M.M. is a mentally ill child. Along with his two siblings, he was removed from his birth mother’s care as a toddler because of her drug use and mental illness. The children were adopted by their foster parents, but they divorced and their adoptive mother got custody until it was discovered that she was abusing him. The children went into an unsuccessful foster placement, where M.M. was Baker-Acted five times before the adoptive father finally regained custody of the children. By all accounts, the father is doing a good job managing the special needs of all three children and has become knowledgeable about the techniques available for handling his children’s mental health issues. M.M. suffers from bipolar disorder, attention deficit disorder, oppositional defiant disorder and reactive attachment disorder. One of the principal devices M.M., his family and his teachers have been taught is to de-escalate and defuse — to separate from a situation that is likely to trigger inappropriate behavior on his part. On the day of this incident, M.M. was assigned, along with five other students, to ride the bus for handicapped students.
This is how the State of Florida describes the conduct that resulted in his finding of guilt of the criminal misdemean- or offense of “Disruption of Educational Institutions or School Boards”:
In this case, Appellant’s actions on the bus clearly disrupted or interfered with the lawful administration or functions of the school. Appellant was assigned a specific seat on his bus because of disciplinary problems, and Dean Christensen rightfully sought Appellant’s compliance to move to his assigned seat. When asked by Dean Christensen to move to his assigned seat, Appellant looked directly at Dean Christensen and refused to do so. Dean Christensen was forced to call the student resource officer for assistance and, only to avoid an encounter with law enforcement did Appellant *475comply and move to his assigned seat. Next, when Dean Christensen attempted to inform Appellant that his father must accompany him the next day, Appellant ignored Dean Christensen, kept his earphones on, and sang loudly. Dean Christensen moved closer to Appellant and again told him that he was not to report to school unless accompanied by his father. Appellant continued to sing profane lyrics and ignored Dean Christensen. Dean Christensen then called the student resource office and other school administrators for assistance. Appellant knew that Dean Christensen was trying to communicate with him and thus knowingly impeded Dean Christensen’s attempt to inform him not to report to school the next day unless accompanied by his father.
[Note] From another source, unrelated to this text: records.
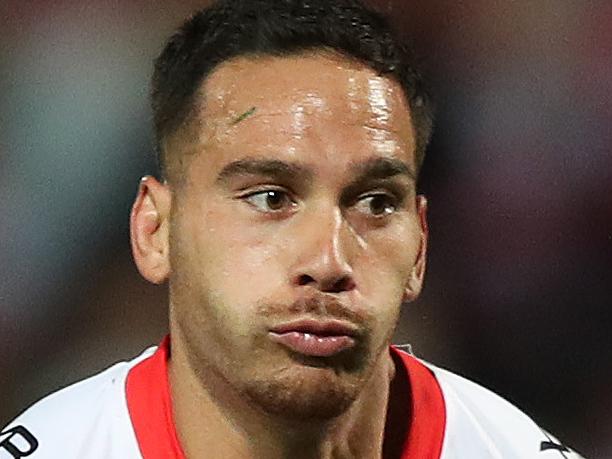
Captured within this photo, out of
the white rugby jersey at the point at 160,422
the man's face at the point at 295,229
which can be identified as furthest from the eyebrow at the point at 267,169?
the white rugby jersey at the point at 160,422

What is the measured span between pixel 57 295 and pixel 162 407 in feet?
0.56

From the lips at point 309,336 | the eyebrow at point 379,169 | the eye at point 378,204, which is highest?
the eyebrow at point 379,169

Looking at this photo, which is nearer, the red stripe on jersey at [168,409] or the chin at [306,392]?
the chin at [306,392]

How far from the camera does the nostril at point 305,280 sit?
2.44 ft

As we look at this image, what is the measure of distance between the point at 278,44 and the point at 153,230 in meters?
0.19

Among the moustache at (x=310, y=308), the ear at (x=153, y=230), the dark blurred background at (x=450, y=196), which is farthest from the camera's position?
the dark blurred background at (x=450, y=196)

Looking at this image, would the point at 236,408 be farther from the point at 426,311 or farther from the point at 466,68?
the point at 466,68

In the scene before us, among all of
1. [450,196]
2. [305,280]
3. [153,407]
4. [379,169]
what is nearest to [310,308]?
[305,280]

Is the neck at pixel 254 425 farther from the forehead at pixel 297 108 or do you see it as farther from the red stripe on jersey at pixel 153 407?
the forehead at pixel 297 108

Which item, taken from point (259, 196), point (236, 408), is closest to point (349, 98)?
point (259, 196)

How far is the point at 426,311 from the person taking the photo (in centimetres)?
105

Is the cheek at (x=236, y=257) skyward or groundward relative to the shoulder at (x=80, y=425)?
skyward

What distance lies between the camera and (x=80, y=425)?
902mm

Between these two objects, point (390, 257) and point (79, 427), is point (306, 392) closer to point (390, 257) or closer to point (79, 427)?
point (390, 257)
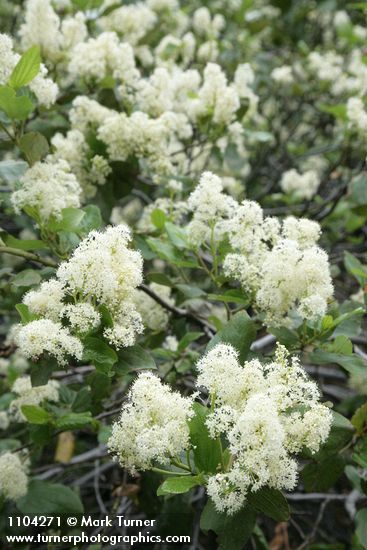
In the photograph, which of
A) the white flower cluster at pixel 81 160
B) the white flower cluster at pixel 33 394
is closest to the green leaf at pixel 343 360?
the white flower cluster at pixel 33 394

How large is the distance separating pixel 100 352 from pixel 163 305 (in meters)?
0.81

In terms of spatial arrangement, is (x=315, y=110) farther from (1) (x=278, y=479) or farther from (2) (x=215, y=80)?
(1) (x=278, y=479)

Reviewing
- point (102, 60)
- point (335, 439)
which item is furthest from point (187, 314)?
point (102, 60)

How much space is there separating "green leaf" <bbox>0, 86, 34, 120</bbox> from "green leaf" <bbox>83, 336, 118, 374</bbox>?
0.85 m

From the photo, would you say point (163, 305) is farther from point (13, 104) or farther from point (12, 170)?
point (13, 104)

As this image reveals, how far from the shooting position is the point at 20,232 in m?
4.00

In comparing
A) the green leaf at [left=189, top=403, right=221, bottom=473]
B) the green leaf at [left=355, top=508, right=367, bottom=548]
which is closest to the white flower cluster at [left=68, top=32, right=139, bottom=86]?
the green leaf at [left=189, top=403, right=221, bottom=473]

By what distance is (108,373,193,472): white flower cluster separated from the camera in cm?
135

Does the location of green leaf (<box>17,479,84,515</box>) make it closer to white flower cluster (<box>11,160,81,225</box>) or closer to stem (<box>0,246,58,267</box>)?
stem (<box>0,246,58,267</box>)

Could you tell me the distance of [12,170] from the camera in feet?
6.77

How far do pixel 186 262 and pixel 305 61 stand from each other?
3.51 metres

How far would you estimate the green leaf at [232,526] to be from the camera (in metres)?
1.45

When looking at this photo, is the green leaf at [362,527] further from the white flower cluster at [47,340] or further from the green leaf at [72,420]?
the white flower cluster at [47,340]

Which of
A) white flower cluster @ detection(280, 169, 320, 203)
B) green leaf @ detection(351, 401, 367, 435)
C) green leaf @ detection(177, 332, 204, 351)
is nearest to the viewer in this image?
green leaf @ detection(351, 401, 367, 435)
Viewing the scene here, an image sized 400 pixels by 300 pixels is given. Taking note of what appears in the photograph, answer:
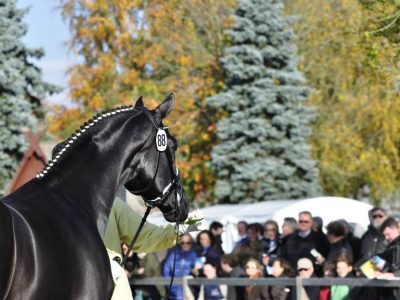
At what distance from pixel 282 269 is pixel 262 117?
18.2 m

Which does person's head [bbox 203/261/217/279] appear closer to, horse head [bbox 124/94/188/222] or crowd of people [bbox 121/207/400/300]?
crowd of people [bbox 121/207/400/300]

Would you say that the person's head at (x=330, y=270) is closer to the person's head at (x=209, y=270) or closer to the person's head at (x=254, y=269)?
the person's head at (x=254, y=269)

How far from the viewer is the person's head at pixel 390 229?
1134 cm

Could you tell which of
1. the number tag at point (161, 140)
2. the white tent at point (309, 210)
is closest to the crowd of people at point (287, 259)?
the white tent at point (309, 210)

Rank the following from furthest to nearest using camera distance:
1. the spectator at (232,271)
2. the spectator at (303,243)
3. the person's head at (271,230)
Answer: the person's head at (271,230) → the spectator at (303,243) → the spectator at (232,271)

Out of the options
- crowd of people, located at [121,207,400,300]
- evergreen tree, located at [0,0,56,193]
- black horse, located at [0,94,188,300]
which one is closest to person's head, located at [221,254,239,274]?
crowd of people, located at [121,207,400,300]

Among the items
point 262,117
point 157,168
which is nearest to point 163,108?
point 157,168

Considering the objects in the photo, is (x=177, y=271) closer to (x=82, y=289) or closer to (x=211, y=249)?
(x=211, y=249)

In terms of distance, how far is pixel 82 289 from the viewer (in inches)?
227

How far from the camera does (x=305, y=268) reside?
1155 centimetres

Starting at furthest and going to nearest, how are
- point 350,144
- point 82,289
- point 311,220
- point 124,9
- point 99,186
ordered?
1. point 124,9
2. point 350,144
3. point 311,220
4. point 99,186
5. point 82,289

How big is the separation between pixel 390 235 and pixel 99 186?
569 cm

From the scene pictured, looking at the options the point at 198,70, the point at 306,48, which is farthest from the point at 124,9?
the point at 306,48

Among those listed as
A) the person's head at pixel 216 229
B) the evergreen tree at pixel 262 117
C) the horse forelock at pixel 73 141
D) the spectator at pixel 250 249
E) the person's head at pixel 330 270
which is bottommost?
the person's head at pixel 330 270
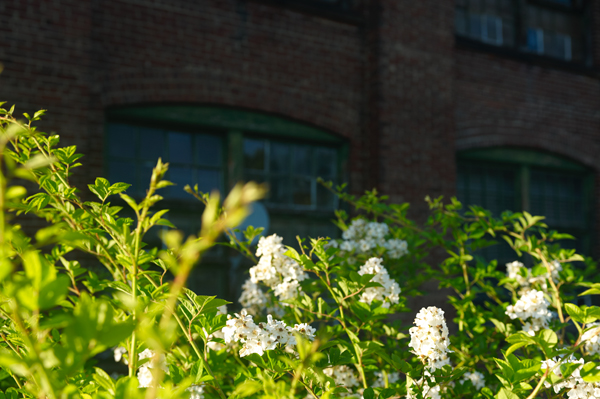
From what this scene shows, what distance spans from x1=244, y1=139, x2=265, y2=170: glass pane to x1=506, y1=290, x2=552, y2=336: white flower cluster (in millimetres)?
4134

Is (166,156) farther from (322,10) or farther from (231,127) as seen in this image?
(322,10)

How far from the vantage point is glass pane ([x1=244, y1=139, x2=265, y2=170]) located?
6045 millimetres

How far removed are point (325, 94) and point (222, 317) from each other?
507 centimetres

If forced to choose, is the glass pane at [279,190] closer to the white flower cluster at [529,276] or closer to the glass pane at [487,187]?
the glass pane at [487,187]

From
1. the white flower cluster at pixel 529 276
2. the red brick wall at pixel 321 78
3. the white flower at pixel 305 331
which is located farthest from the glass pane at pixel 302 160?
the white flower at pixel 305 331

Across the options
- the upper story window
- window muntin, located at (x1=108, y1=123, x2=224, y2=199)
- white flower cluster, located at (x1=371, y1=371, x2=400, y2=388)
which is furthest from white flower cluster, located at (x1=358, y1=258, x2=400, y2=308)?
the upper story window

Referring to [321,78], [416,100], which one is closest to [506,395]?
[321,78]

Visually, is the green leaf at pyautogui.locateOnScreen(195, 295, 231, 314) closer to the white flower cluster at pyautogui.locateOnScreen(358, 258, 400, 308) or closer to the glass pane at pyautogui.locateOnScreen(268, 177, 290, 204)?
the white flower cluster at pyautogui.locateOnScreen(358, 258, 400, 308)

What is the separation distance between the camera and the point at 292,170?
6.34 m

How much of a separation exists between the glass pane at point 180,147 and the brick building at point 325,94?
0.05 ft

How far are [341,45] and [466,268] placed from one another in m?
4.43

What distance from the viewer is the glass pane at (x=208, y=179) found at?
582 centimetres

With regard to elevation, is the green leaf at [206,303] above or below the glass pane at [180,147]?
below

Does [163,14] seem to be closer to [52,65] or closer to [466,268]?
[52,65]
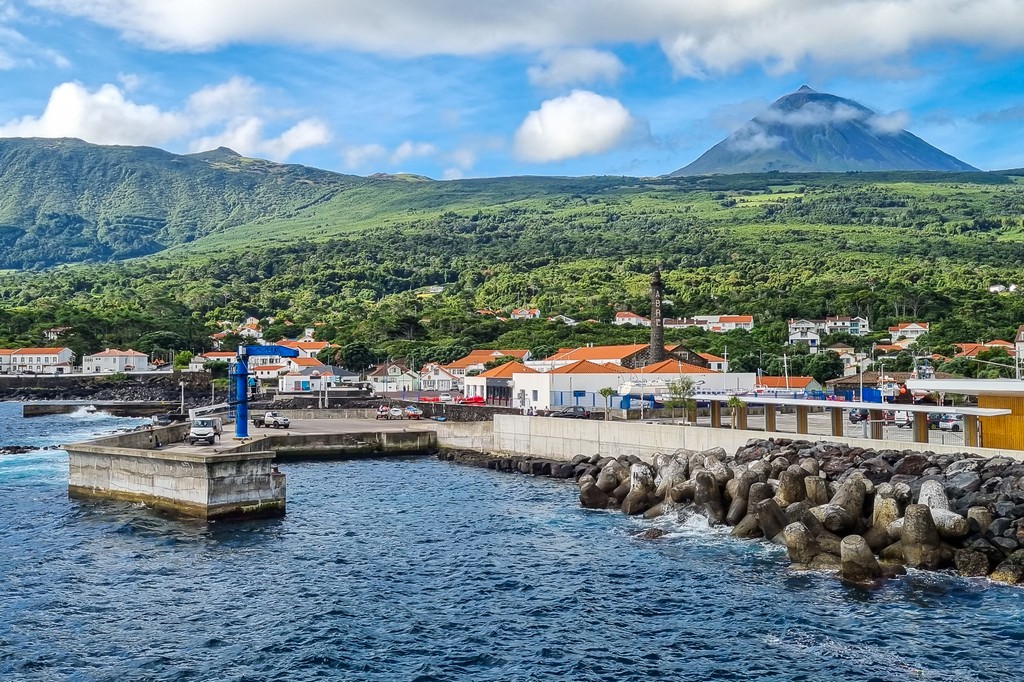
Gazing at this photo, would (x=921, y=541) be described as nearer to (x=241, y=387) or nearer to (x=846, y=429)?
(x=846, y=429)

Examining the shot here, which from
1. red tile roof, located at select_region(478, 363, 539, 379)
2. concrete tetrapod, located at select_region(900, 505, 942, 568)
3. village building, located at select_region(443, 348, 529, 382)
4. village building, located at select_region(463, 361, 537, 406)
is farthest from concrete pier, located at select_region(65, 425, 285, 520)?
village building, located at select_region(443, 348, 529, 382)

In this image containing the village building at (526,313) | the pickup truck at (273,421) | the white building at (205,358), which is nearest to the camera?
the pickup truck at (273,421)

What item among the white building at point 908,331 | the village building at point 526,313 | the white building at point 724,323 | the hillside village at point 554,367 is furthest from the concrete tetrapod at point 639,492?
the village building at point 526,313

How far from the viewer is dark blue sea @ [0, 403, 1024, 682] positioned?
18750 mm

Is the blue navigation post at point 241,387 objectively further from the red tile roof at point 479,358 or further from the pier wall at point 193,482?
the red tile roof at point 479,358

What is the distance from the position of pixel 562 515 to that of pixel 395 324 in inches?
4414

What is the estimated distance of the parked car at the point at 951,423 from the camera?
44.3 m

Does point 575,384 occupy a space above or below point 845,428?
above

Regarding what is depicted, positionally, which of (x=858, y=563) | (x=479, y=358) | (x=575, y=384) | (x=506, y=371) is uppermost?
(x=479, y=358)

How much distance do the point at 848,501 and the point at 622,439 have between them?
18.3 meters

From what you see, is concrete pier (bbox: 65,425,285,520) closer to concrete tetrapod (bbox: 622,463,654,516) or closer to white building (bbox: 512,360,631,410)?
concrete tetrapod (bbox: 622,463,654,516)

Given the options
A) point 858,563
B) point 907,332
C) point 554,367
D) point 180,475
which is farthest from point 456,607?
point 907,332

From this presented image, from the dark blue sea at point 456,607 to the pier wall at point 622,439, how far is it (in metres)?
8.06

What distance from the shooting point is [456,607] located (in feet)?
75.2
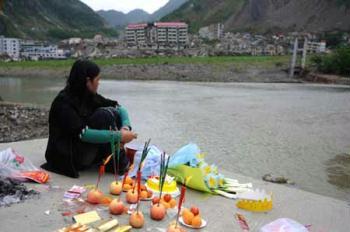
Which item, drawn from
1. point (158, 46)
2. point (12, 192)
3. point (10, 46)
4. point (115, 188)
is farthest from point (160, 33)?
point (12, 192)

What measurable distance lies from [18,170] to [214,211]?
187cm

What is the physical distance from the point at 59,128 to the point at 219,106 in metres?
12.3

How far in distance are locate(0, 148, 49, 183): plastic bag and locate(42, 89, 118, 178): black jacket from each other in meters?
0.20

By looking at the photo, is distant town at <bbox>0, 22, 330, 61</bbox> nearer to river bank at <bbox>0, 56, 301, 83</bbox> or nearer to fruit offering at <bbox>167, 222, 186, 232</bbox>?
river bank at <bbox>0, 56, 301, 83</bbox>

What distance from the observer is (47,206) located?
331cm

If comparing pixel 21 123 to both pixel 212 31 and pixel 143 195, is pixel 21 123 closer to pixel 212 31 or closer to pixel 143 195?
pixel 143 195

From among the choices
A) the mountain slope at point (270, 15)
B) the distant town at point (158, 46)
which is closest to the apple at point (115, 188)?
the distant town at point (158, 46)

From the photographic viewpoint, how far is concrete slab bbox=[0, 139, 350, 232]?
304 cm

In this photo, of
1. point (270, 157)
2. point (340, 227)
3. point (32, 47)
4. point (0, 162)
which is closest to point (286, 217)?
point (340, 227)

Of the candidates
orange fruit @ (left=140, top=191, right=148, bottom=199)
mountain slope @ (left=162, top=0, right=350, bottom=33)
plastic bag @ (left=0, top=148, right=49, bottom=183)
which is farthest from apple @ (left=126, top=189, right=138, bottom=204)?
mountain slope @ (left=162, top=0, right=350, bottom=33)

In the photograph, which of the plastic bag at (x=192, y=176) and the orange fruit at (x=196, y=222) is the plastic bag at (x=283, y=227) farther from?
the plastic bag at (x=192, y=176)

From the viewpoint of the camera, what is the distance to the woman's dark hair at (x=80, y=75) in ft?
12.4

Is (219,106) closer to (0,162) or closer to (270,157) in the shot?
(270,157)

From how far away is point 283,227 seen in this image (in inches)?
120
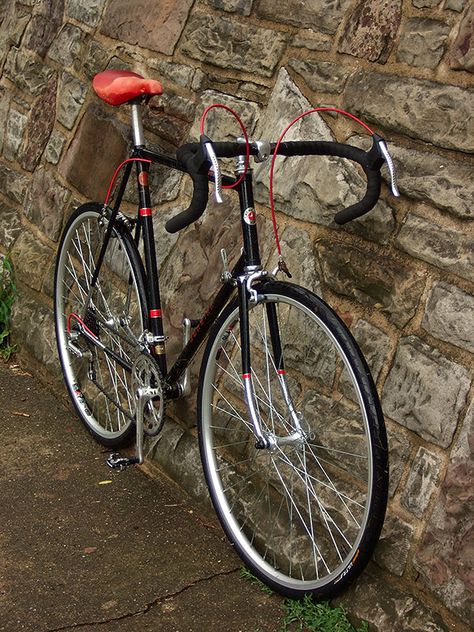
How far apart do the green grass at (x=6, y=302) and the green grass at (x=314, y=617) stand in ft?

He then improperly left the bus, forcing Dean Christensen to follow him. Further, Appellant knew he was not alone on that bus and thus knowingly impeded the departure of the four other children on the bus for 15 to 20 minutes. Finally Appellant impeded the departure of eight buses that were lined up behind Appellant’s bus because, instead of exiting forward, each bus had to back up and go around the stopped bus. All were ongoing school activities.
It may be true that the question of intent is a question of fact for the finder of fact, but it has to be based on some evidence. Here there is no evidence of any intent on the part of this child to disrupt a school function. The only delay was to the departure of the buses; yet there is no suggestion that he knew the buses would be delayed or that the buses should have been delayed. As we observed in A.M.P. v. State, 927 So.2d 97, 100 (Fla. 5th DCA 2006), this statute can be misused to convert any act of misconduct by any child on school property into a crime. This statute seeks to prohibit acts specifically and intentionally designed to stop or impede the progress of a normal school function. M.C. v. State, 695 So.2d 477 (Fla. 3d DCA 1997). The fact that we are reduced to contorting a statute that is not designed to criminalize the garden-variety misbehavior of a child, much less a mentally ill child, in order to assert control says more about us than it does about the child.